Task list:
(A) Answer these questions from the article about behind-the-scenes frontline workers:
(i) How many 12-hour shifts a week does Shelby Gill work in normal times?
(ii) In which lab and hospital does she work?
(iii) What is Frankie Copado's job?
(B) Pick up the article about Shelby Gill's hospital lab work after its final sentence and keep writing.

Excerpt provided:
------------------------------
Some frontline workers pulling long hours behind the scenes
During normal times, Shelby Gill ’17 works three 12-hour shifts a week in her role as a medical laboratory scientist in the microbiology lab at Northwestern Memorial Hospital in Chicago. But the last few months — the first months of the coronavirus pandemic — have not been normal.
"I am tired and I want to take a break, but I just have to keep remembering that this has to get done and these people need their results, so we just have to keep going along,” she said. “Physically I'm tired and mentally I'm tired, but these patients are a lot worse off than I am, so I just have to remember that."
Gill’s job involves testing blood, urine, stool, tissues, respiratory specimens and “really anything and everything to diagnose almost every disease imaginable.” Gill and her colleagues receive potential coronavirus specimens, process them and provide a positive or negative result. When people think of having tests sent to “the lab” when they are visiting a doctor, in the hospital or preparing for surgery, she said they don’t always realize there are people who provide those lab results. Doctors and nurses are more visible because they are working directly with the patients, while Gill works behind the scenes.
"I think people forget that when they get tested, that test does go somewhere and somebody has to process it,” she said. “It is people in my profession who are doing that and we are the ones who provide the results to the nurses and the doctors to say whether somebody is positive or negative.”
Gill said her boyfriend, Frankie Copado ’17 — a nurse whose floor was converted to treat COVID-19 patients — pointed out to her that, without the results she and her colleagues provide, doctors and nurses would be “going in blind.”
“If [doctors and nurses] didn't have the results we process, then they really wouldn't know what was going on with the patient."
“It's true with COVID-19 and it's true with our daily practices of what we do,” she said. “If they didn't have the results we process, then they really wouldn't know what was going on with the patient."
------------------------------
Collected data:

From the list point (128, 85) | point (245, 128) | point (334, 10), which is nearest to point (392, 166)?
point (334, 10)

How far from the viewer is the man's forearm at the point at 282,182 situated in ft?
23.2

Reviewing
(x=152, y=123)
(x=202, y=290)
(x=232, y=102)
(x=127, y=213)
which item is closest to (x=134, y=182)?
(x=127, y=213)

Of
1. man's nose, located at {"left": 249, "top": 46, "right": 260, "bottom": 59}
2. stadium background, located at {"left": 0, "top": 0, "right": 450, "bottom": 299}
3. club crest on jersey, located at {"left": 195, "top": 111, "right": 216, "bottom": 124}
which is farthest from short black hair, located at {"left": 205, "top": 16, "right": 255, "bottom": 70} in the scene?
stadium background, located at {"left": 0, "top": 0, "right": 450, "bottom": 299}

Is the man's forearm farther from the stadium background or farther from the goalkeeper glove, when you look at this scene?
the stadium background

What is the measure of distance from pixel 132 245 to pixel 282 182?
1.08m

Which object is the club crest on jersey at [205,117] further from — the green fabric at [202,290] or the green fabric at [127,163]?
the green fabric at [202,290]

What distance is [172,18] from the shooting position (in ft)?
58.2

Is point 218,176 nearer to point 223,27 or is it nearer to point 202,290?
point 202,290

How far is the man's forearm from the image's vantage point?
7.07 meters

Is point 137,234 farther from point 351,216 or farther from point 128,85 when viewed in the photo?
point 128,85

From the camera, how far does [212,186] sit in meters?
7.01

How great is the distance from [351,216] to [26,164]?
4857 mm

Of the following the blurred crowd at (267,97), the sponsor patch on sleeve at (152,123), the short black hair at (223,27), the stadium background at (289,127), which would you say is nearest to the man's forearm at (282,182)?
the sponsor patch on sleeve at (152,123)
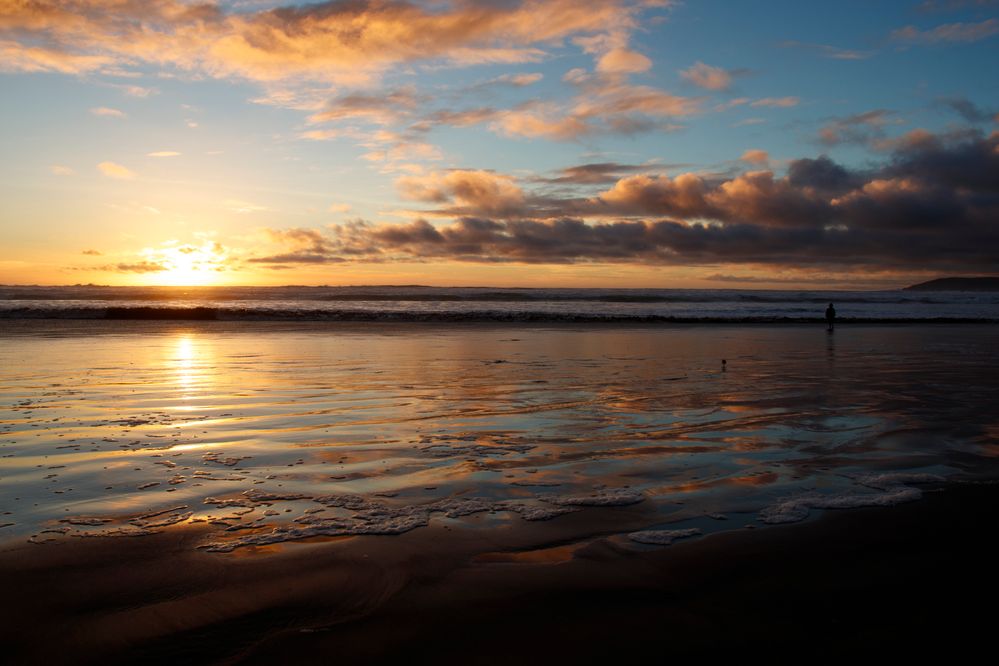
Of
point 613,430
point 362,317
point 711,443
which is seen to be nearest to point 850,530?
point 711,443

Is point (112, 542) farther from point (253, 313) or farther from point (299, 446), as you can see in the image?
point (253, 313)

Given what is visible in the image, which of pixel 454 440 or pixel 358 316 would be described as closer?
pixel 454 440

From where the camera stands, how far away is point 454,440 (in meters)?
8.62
------------------------------
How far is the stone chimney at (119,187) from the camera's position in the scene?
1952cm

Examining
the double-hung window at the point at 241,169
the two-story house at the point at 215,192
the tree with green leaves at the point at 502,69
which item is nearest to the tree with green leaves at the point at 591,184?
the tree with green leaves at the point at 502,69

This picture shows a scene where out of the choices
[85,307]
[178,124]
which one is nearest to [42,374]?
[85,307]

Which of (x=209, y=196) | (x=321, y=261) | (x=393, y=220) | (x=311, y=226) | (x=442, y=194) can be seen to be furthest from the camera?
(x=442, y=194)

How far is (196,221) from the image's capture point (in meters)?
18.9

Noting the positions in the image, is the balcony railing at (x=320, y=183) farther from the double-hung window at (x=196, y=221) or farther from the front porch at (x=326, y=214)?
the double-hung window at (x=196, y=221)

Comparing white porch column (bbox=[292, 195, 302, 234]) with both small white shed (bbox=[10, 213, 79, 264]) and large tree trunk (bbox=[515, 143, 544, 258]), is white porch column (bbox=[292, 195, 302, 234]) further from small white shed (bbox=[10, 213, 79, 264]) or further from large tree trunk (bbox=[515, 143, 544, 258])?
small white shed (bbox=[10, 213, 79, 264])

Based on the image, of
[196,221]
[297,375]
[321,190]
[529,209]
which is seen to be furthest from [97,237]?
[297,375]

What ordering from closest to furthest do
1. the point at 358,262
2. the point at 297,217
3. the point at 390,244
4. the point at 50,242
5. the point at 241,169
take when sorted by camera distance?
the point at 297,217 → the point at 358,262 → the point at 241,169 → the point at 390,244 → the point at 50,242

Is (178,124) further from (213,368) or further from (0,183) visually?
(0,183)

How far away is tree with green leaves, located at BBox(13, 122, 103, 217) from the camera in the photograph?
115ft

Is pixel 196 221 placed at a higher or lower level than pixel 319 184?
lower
------------------------------
Solved problems:
(A)
(i) Three.
(ii) The microbiology lab at Northwestern Memorial Hospital in Chicago.
(iii) He is a nurse whose floor was converted to treat COVID-19 patients.

(B)
Testing for coronavirus has continued to ramp up, Gill said. Though testing has increased — increasing the workload for the lab — she said it does not necessarily mean they are also seeing a great increase in the number of positive results. The lab is still getting some of the routine testing they normally do, in addition to what feels like constantly working on COVID-19 tests.
"I looked around at everybody midweek last week and you could just see the exhaustion on all of their faces, because it was three days in a row when we were packed with tests,” she said. “It gets to be stressful because you want to make sure that you're getting the tests out and that you're doing everything correctly, but you're just so overwhelmed.”
Gill said normally her job has stressful moments, but feels manageable. Being able to multitask and manage a variety of information are skills she learned at IC and uses in her work. High expectations both in the sciences and in classes outside her field helped prepare her.
“My profession is constant multitasking,” she said. “I have to think about every result I provide and whether it makes sense and is accurate in order for the physician to treat the patient. It involves a great deal of critical thinking that was only enhanced in my time at IC. If I could go back, I would pick Illinois College every time.”